A l’initiative d’un collectif de 27 associations et syndicats, le pasteur Martin Luther King était invité à s’exprimer à Lyon le 29 mars 1966, dans les murs bondés de la Bourse du Travail. Une commémoration se tenait à Lyon cette semaine, à la faveur de laquelle Alain Blum, président de la LICRA Rhône-Alpes, représentait Alain Jakubowicz et s’est exprimé aux côtés des témoins.
La venue de Martin Luther King à Lyon intervint en ce mois de mars 1966 dans un contexte particulier : la «question noire» agite la société américaine, quasiment jour pour jour un an après la marche pour les droits civiques de Selma, du 21 au 25 mars 1965, à la faveur de laquelle le pasteur de Montgomery parvint à rassembler 35 000 personnes pour la défense des droits des afro-américains.
La LICA de l’époque, membre de ce collectif de 27 associations aux côtés du Cercle pour la Liberté de la Culture de Robert Vial, a pris une part active dans la venue de Martin Luther King à Lyon. Pierre Lévy, alors secrétaire général de la Fédération du Rhône de la LICA, Pierre Picard, son président et Henri Ravouna, son vice-président, ont été parmi les chevilles ouvrières de cette venue historique, aux côtés de militants infatigables comme le Docteur Marc Aron, René Nodot ou encore Jules Zederman.
Dès le début des années 50, la LICA s’est engagée sous l’impulsion de Bernard Lecache dans la défense des droits civiques des afro-américains. Cet engagement reposait alors sur une conviction profonde, celle que le combat antiraciste est un combat universel, celui de ceux qui, pour reprendre le mot de Lamartine, sont « de la couleur de ceux qu’on persécute ». Cet engagement s’est développé sous l’égide d’une militante exceptionnelle, Joséphine Baker. Dès 1955, lors de l’affaire Emmett Till, du nom de cet adolescent afro-américain qui fut brutalement lynché et assassiné dans la région du delta du Mississippi aux Etats-Unis, Josephine Baker participe à un meeting de la LICA à l’invitation du président de la LICA Bernard Lecache. Son engagement redouble après le second acquittement de l’assassin de Till, Josephine Baker dénonce un système qui a érigé en acte légal le lynchage des noirs américains. En mai 1957, Joséphine Baker devient la figure centrale de la 4ème tournée de la LICA dans toute la France. Le 2 avril à l’Opéra de Montpellier, accompagnée de Jo Bouillon, Georges Delbos et du commandant Jallois, Joséphine Baker réunit plus de 1000 personnes autour de la cause antiraciste. Durant toute l’année 1957, Joséphine Baker se mobilise ainsi à la faveur de plus de 60 réunions publiques en France, en Belgique, ainsi qu’au Danemark et au Luxembourg avant de rejoindre Dakar et Abidjan.

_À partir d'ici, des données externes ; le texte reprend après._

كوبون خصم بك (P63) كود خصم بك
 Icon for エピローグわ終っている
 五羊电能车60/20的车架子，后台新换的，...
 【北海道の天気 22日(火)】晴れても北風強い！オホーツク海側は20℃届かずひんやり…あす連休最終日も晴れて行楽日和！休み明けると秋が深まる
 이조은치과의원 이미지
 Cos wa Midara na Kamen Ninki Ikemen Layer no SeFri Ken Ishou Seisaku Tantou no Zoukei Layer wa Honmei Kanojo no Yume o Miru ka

Mais le message de Martin Luther King à la Bourse du Travail à Lyon a largement dépassé les préoccupations du moment et une phrase a un écho particulier dans la période que nous traversons : « Le monde est maintenant si petit, disait alors Luther King, qu’aucune nation ne peut plus se contenter d’observer le malheur des autres sans rien faire. En bref, une injustice, où qu’elle se produise, est une menace pour la justice partout ailleurs. »
Cet engagement nous rappelle les devoirs qui portent nos valeurs. La fraternité nous oblige, elle nous engage. C’est l’honneur d’une Nation d’accueillir ses frères persécutés et pourchassés pour ce qu’ils sont. Ce que nous avons fait pour les juifs fuyant le nazisme, pour les républicains espagnols, pour les boat-people ou les exilés chiliens, nous devons être capables de le faire pour nos frères du Moyen-Orient aujourd’hui ensanglanté par un nouveau totalitarisme, celui de Daesh. C’est aussi notre devoir d’hommes et de femmes libres attachés aux droits humains attachés à toute personne, indépendamment de son origine, de sa couleur, de sa religion, de ses convictions.